Moving the Chains … with Illinois State cornerback Deandre Lamont

Illinois State cornerback poses with a photo of his great aunt, who helped raise him in the Houston area. (Photo courtesy of Deandre Lamont)

By Barry Bottino

Deandre Lamont’s first look at Illinois State left him impressed. It was the 2019 FCS playoffs, when Redbirds’ star James Robinson ran for 210 yards and the ISU defense held Central Arkansas’ high-powered offense to only 14 points.

“I liked how their defense ran, especially in the secondary,” said Lamont, who had four tackles that day as a UCA sophomore cornerback. “There were a lot of guys in the secondary making plays.”

This fall, Lamont has switched colors and is now a key member of the ISU secondary.

Lamont spent his summers growing up in Trinidad and Tobago, the dual-island Caribbean nation off the coast of Venezuela, where his family has roots. He can still recite his favorite meals and snacks from his time in the Caribbean.

Lamont has his own clothing brand and misses living in Baytown, Texas near Houston, but he has adjusted quickly to life in Bloomington-Normal … despite the colder climate.

Get to know more about Deandre Lamont in our Prairie State Pigskin Moving the Chains Q&A.

After playing 37 career games at Central Arkansas, what appealed to you about transferring to Illinois State?

I wanted to go to the right fit for me, the right defense and a school with a history of winning. When I was at UCA, we played Illinois State in 2019 in the (FCS) playoffs. I was familiar with their defense and how they performed against us.

When I came here on my visit, I saw the blueprint of what they had and felt like it was the right place.

When you committed to Illinois State, you shared an image on social media of you holding up a photo of a late relative. Who is that person?

My family is from Trinidad and Tobago, and that is my great aunt, Joycelyn Laborde. She’s the twin sister of my grandmother on my mom’s side. She raised me, so I ended up calling her grandma. She was the one who always took care of me. She would always tell me a story about how when I was a baby, I was so sick, and I wasn’t eating anything.

Deandre Lamont

She didn’t know what was going on. All she knew to do was to hold me and just try to figure out what was wrong. Eventually, I got better.

She was my grandma here (in the U.S.). She was an example of what I’d want my wife to be. She passed back in August during fall camp.

She was born in Trinidad and Tobago, then they moved to St. Croix in the Virgin Islands, then from there she moved to New York with her husband, who passed when I was in high school.

They took me and my mom in. It was a house full of boys. It was me, my little brother and four of my cousins. We were raised by women but there were a lot of boys.

What else do you recall about your upbringing?

My mom was a single mom. We used to live on the north side of Houston, then we moved to Baytown, and I stayed with a friend of hers for a year or two. We finally moved in with her aunt and uncle and that’s who we lived with until freshman year in high school.

I was born in Houston and raised in Baytown.

What was the most memorable part of being raised by your great aunt?

It was how she ran the household. She made sure we were always respectful and made sure we were treating people right and being great young men. She made sure we always cleaned things up and didn’t leave anything dirty. If you used some dishes, you better make sure you washed those dishes. If there’s some trash and it’s not yours, you still cleaned it up. There was some discipline around the house.

Your Twitter bio includes the Trinidad and Tobago flag. Tell us about your family’s roots there.

-- Your tasks --
1) In the interview with Deandre Lamont, who is the relative in the photo he held up when he committed to Illinois State?
2) Write the next part of the Deandre Lamont interview, picking up after its last line.

-- Data lines --

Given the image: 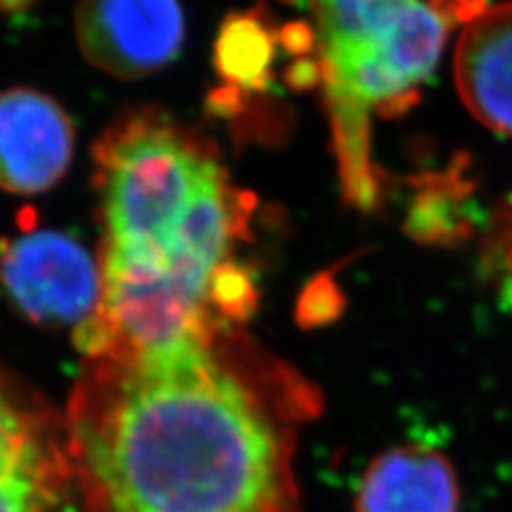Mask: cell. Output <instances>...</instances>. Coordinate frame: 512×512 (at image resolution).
Masks as SVG:
<instances>
[{"label":"cell","mask_w":512,"mask_h":512,"mask_svg":"<svg viewBox=\"0 0 512 512\" xmlns=\"http://www.w3.org/2000/svg\"><path fill=\"white\" fill-rule=\"evenodd\" d=\"M455 82L480 124L512 137V0L470 15L457 43Z\"/></svg>","instance_id":"8"},{"label":"cell","mask_w":512,"mask_h":512,"mask_svg":"<svg viewBox=\"0 0 512 512\" xmlns=\"http://www.w3.org/2000/svg\"><path fill=\"white\" fill-rule=\"evenodd\" d=\"M508 237L510 239H506V256H504V261H506V267H508V274H506V295L510 297V301H512V222H510V229H508Z\"/></svg>","instance_id":"12"},{"label":"cell","mask_w":512,"mask_h":512,"mask_svg":"<svg viewBox=\"0 0 512 512\" xmlns=\"http://www.w3.org/2000/svg\"><path fill=\"white\" fill-rule=\"evenodd\" d=\"M254 306V286L242 269L231 261L224 265L210 286V308L227 318H242Z\"/></svg>","instance_id":"11"},{"label":"cell","mask_w":512,"mask_h":512,"mask_svg":"<svg viewBox=\"0 0 512 512\" xmlns=\"http://www.w3.org/2000/svg\"><path fill=\"white\" fill-rule=\"evenodd\" d=\"M64 459L39 414L0 374V512H45Z\"/></svg>","instance_id":"7"},{"label":"cell","mask_w":512,"mask_h":512,"mask_svg":"<svg viewBox=\"0 0 512 512\" xmlns=\"http://www.w3.org/2000/svg\"><path fill=\"white\" fill-rule=\"evenodd\" d=\"M216 62L220 73L231 82L246 88L263 86L274 62V35L252 15L231 18L222 26Z\"/></svg>","instance_id":"10"},{"label":"cell","mask_w":512,"mask_h":512,"mask_svg":"<svg viewBox=\"0 0 512 512\" xmlns=\"http://www.w3.org/2000/svg\"><path fill=\"white\" fill-rule=\"evenodd\" d=\"M96 184L103 295L79 346L101 359L210 344V286L248 222L216 154L167 118L135 114L101 139Z\"/></svg>","instance_id":"2"},{"label":"cell","mask_w":512,"mask_h":512,"mask_svg":"<svg viewBox=\"0 0 512 512\" xmlns=\"http://www.w3.org/2000/svg\"><path fill=\"white\" fill-rule=\"evenodd\" d=\"M75 35L96 69L137 79L178 56L184 13L178 0H82L75 11Z\"/></svg>","instance_id":"5"},{"label":"cell","mask_w":512,"mask_h":512,"mask_svg":"<svg viewBox=\"0 0 512 512\" xmlns=\"http://www.w3.org/2000/svg\"><path fill=\"white\" fill-rule=\"evenodd\" d=\"M457 474L440 451L404 444L363 474L357 512H459Z\"/></svg>","instance_id":"9"},{"label":"cell","mask_w":512,"mask_h":512,"mask_svg":"<svg viewBox=\"0 0 512 512\" xmlns=\"http://www.w3.org/2000/svg\"><path fill=\"white\" fill-rule=\"evenodd\" d=\"M0 284L37 323L82 325L101 306V265L77 239L28 231L0 248Z\"/></svg>","instance_id":"4"},{"label":"cell","mask_w":512,"mask_h":512,"mask_svg":"<svg viewBox=\"0 0 512 512\" xmlns=\"http://www.w3.org/2000/svg\"><path fill=\"white\" fill-rule=\"evenodd\" d=\"M75 146L71 118L32 88L0 92V190L39 195L67 173Z\"/></svg>","instance_id":"6"},{"label":"cell","mask_w":512,"mask_h":512,"mask_svg":"<svg viewBox=\"0 0 512 512\" xmlns=\"http://www.w3.org/2000/svg\"><path fill=\"white\" fill-rule=\"evenodd\" d=\"M69 457L94 512H297L282 429L205 342L101 357Z\"/></svg>","instance_id":"1"},{"label":"cell","mask_w":512,"mask_h":512,"mask_svg":"<svg viewBox=\"0 0 512 512\" xmlns=\"http://www.w3.org/2000/svg\"><path fill=\"white\" fill-rule=\"evenodd\" d=\"M314 13L346 192L372 205L370 111L408 103L434 73L451 15L423 0H314Z\"/></svg>","instance_id":"3"}]
</instances>
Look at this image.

-- The answers --
1) His great aunt, Joycelyn Laborde.

2)
Growing up, every summer, that’s where I was at. Every holiday, we were there. My mom works at the airport, for United. I’ve been flying for free my whole life. Every break we got from school, we were in Trinidad.

My grandmother lives there, so she would take care of us over the summer, along with my two aunts who are there.

How would you describe Trinidad and Tobago?

Marac Beach in Trinidad.

It’s a beautiful place. The food is amazing. The people there are great. I haven’t been there since I started high school football since you have summer workouts. I miss it so much. I miss the freedom. I used to go outside and play with my friends. I’d lose track of time and not come home until 9 o’clock at night. I’d play soccer, cricket. We had a river behind our house, so we would run around by the river. I was outside being active. We did a lot of things in nature.

What are the foods that you miss from growing up there?

There’s a (round flatbread) called roti. I eat it a lot now. In Houston, there are a lot of Caribbean people, so it’s easy to find places to get the food. I just miss my aunt cooking.

You use the roti to eat things like curried chicken, peas and potatoes. You have stewed chicken and rice. There’s a thing called pilau, which is like a dirty rice.

There are these things called doubles (which are two pieces of flatbread with curried chickpeas and various chutneys). It looks like a taco. You can get them spicy. We would eat those in the morning. There was a doubles stand right down the street.

We had (a snack called) mango chow. You use onions, peppers, cut-up mango, pepper, salt. It’s good. I miss the snacks from the islands.

Do you have a favorite athlete from Trinidad and Tobago?

The one I used to pay the most attention to was Brian Lara, who was a cricket player. When you go to the airport, you’d see his picture. There was a phone company, and he was on advertisements for it.

I can’t forget (track star) Ato Bolden. (He won four Olympic medals and now is a TV analyst for track and field broadcasts.)

You are a track and field fan. Who are your favorites to watch?

Growing up, I used to love watching (Jamaican sprinter) Usain Bolt. I love (retired American sprinter) Allyson Felix. Nowadays, I like (U.S. sprinters) Noah Lyles and Erriyon Knighton. I like ‘The Flamingo’ (aka American hurdler and sprinter Grant Holloway).

There’s a lot of them.

I can’t forget to mention my two best track friends from high school, Julien Gillum and Tristan Lavan. They’re both doing big things right now. Julien goes to Iowa and Tristan is at Arkansas. I’m a big fan of them, too.

What track events did you run in high school?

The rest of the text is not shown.